Reading text
————

Some of the refugees who arrived after 2014 were also accommodated in this area, thus characterising the area as an arrival area. While refugees found accommodation in these specific areas, they were never accommodated in collective accommodation, which also helped to defuse opposition to their arrival, while facilitating their integration.
When Glanzstoff Austria closed down its production in 2008 shortly after a major fire had forced an initially temporary closure many former guest-workers from Turkey and Tunisia, who had worked at Glanzstoff Austria already for decades, found work in other industries, notably at the City of St. Pölten and at the hospital. One of the tourguides noted the difficulty of re-skilling and reorientation of staff of Turkish origin, who were hampered by poor language skills, related to the way shifts had been organised at Glanzstoff (shifts of co-nationals/co-ethnics, with the foreman being the main interlocutor for superiors). Turkish work bands were also separated by ethnicity (Kurds vs. ethnic Turks), further promoting monolingualism in migrants home language and at the workplace. This was not the case, according to participants, in the case of Tunisians who were fewer (about 60-70 workers at Glanzstoff) and partly were also skilled workers. While the factory has closed down, most of the buildings are still there, some of which have seen new uses. For example, the former family residence of the owner of the factory in its initial period which hosted the factory kindergarten from the 1950s until the factory’s closure is now used as mosque, attended, amongst others, by former factory workers.
Concurrently with the decline of Glanzstoff – the company had experienced difficulties since the 1980s – the city has undergone a major postindustrial transformation partly linked to the re-location of the provincial government from Vienna to St. Pölten in the mid-1990s. This went along with the major investments into the physical, economic and social infrastructure of the city. Thus, a whole new quarter with buildings for the provincial government was created, faster train connections along the main line connecting Vienna to the West of Austria were established, St.Pölten’s main station and the surrounding area redeveloped, and other major investments into the cultural and educational sector made, including the creation of a city campus for the newly created University of Applied Sciences. Longstanding residents of St.Pölten participating in the tour exemplified some of these changes, explaining for example the transformation of the provincial hospital from a poorly equipped and resourced city hospital with many of its departments housed in barracks to a modern centre for state-of-the-art medical treatment, or how the redirection of a road away from the station transformed it to a place to be rather to just pass through, all of which changed the face and the experience of the city.

————

Records in a dataset:
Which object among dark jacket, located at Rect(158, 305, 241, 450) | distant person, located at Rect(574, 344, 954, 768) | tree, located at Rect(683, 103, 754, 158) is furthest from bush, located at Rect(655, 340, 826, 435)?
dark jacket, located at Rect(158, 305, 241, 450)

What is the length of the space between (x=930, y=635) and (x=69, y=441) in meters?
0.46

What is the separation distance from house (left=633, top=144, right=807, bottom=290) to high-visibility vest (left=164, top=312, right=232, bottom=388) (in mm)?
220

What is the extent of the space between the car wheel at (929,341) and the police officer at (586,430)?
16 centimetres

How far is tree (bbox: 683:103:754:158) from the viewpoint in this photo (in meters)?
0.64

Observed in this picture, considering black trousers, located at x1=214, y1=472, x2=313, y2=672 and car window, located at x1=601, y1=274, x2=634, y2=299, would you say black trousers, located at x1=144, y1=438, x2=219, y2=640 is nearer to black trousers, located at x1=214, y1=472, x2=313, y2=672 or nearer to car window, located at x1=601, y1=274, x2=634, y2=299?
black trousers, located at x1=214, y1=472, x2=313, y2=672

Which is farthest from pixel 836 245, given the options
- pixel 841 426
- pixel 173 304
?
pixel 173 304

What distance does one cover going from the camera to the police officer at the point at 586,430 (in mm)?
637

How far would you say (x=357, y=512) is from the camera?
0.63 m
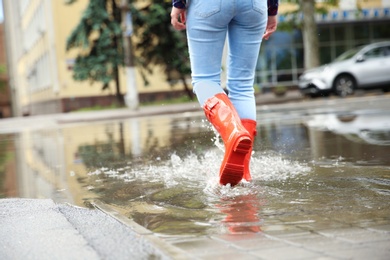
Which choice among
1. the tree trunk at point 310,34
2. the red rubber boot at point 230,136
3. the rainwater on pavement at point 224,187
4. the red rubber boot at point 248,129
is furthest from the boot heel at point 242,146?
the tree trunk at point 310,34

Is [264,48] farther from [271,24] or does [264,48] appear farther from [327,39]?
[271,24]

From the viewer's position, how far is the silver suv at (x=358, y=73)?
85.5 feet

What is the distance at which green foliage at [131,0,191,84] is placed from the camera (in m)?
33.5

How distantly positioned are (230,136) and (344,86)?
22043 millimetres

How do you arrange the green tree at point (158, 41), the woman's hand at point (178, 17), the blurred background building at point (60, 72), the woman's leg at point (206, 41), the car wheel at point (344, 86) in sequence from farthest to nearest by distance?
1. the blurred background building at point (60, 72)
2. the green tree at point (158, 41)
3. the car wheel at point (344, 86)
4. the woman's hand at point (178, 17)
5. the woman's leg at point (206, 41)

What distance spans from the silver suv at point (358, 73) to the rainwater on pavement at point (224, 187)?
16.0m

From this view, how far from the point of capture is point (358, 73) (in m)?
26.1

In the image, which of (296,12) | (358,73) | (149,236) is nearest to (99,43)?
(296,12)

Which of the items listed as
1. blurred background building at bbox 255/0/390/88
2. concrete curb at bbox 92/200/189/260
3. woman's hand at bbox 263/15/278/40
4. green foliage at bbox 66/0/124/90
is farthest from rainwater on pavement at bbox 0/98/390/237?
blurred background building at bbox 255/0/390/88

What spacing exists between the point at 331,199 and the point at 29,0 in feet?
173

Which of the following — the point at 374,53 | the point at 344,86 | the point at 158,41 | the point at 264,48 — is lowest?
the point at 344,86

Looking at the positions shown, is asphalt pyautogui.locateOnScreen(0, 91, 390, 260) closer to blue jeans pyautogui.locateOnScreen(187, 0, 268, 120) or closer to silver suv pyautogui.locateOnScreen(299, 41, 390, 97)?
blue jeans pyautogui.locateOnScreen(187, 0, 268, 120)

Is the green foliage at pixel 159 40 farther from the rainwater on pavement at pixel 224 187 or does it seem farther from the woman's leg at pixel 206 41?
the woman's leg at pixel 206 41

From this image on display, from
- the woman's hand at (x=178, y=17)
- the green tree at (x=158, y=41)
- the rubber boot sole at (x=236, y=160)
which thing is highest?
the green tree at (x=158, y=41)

————

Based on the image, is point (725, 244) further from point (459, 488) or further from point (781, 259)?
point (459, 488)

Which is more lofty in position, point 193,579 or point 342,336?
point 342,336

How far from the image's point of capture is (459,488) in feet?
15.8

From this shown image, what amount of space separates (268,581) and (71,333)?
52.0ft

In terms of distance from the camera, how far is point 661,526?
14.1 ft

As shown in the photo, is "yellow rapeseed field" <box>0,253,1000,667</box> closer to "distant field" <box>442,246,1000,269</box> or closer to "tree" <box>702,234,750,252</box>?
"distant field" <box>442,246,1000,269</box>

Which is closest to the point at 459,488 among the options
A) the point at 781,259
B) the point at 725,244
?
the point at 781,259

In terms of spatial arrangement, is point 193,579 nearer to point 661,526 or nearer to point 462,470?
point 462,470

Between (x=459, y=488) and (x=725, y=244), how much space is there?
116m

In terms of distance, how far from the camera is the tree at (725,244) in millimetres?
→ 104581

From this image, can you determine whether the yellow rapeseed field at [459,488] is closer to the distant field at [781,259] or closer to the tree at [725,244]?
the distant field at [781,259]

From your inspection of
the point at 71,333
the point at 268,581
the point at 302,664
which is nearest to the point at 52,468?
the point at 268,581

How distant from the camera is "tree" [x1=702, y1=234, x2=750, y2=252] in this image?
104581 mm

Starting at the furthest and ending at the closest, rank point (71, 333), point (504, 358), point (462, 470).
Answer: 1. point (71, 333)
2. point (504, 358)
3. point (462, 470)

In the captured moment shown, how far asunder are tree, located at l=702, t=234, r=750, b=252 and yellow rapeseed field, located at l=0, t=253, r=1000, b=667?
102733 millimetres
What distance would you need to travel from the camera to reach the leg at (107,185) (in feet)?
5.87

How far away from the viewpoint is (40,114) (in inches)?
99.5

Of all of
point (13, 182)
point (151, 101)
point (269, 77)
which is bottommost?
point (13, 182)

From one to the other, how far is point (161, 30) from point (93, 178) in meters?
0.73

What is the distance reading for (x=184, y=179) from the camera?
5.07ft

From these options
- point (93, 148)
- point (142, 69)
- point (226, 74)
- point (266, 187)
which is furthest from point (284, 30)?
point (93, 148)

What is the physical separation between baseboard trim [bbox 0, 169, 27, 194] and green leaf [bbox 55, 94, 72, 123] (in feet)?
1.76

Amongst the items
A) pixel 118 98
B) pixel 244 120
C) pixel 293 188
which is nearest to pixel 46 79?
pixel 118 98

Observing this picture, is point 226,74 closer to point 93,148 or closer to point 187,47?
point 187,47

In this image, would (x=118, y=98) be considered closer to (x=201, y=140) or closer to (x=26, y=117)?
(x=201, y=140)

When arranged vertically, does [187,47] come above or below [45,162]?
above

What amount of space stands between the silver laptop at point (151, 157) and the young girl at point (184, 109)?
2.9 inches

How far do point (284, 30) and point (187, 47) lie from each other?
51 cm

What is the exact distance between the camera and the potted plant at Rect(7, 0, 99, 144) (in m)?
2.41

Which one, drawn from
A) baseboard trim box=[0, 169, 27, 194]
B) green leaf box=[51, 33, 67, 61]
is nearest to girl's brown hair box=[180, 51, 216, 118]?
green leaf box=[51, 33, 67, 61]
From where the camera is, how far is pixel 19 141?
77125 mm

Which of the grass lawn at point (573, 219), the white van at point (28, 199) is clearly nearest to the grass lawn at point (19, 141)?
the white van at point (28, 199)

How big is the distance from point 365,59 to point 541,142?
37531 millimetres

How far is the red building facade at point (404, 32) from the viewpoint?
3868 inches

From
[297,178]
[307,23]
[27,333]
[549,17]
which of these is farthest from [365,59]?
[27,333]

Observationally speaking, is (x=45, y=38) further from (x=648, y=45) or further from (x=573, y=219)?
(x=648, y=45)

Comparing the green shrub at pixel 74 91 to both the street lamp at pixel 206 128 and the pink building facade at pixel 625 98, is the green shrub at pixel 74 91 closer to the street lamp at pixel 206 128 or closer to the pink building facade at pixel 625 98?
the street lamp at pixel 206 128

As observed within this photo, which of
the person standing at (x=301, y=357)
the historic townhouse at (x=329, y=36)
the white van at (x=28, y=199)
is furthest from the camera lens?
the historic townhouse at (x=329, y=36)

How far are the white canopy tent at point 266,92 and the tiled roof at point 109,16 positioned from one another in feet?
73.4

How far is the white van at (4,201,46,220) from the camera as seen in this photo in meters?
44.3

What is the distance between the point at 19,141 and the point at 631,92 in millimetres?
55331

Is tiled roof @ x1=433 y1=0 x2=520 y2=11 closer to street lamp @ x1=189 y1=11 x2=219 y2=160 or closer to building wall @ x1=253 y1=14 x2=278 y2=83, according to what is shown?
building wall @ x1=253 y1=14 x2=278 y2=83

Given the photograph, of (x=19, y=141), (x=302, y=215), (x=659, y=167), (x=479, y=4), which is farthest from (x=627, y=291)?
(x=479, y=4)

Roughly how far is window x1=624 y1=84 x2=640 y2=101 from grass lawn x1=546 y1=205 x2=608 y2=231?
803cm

————

Work to complete
1. Answer these questions from the text on St. Pölten:
(a) In what year did Glanzstoff Austria close its production?
(b) What is the former family residence of the factory's original owner used as today?
(c) From which city was the provincial government relocated to St. Pölten?
2. Carry on the text about St. Pölten's industrial past and transformation from the point where it stops.

Answers by task
1.
(a) 2008
(b) A mosque
(c) Vienna

2.
Spaces for encounter as driver for integration – important role of spatial development
The city walk has provided a direct experience of the changing uses and meaning of places in St. Pölten’s recent history. Tracing this, it also became clear that social change in general and change of social positions at the individual level is closely connected to spatial development. This, furthermore, shows the importance of infrastructural aspects for integration and inclusion.
A sense of belonging results mainly from the possibility to establish social relations and contacts. Opportunities, including spaces, for encounter are decisive for social integration, which is perceived as main driver for developing a sense of belonging. Furthermore, it is also decisive to foster establishment of relationships between people (newly-arrived migrants, long-term residents, natives), which needs to be supported by the engagement and commitment of individuals and civil society organizations.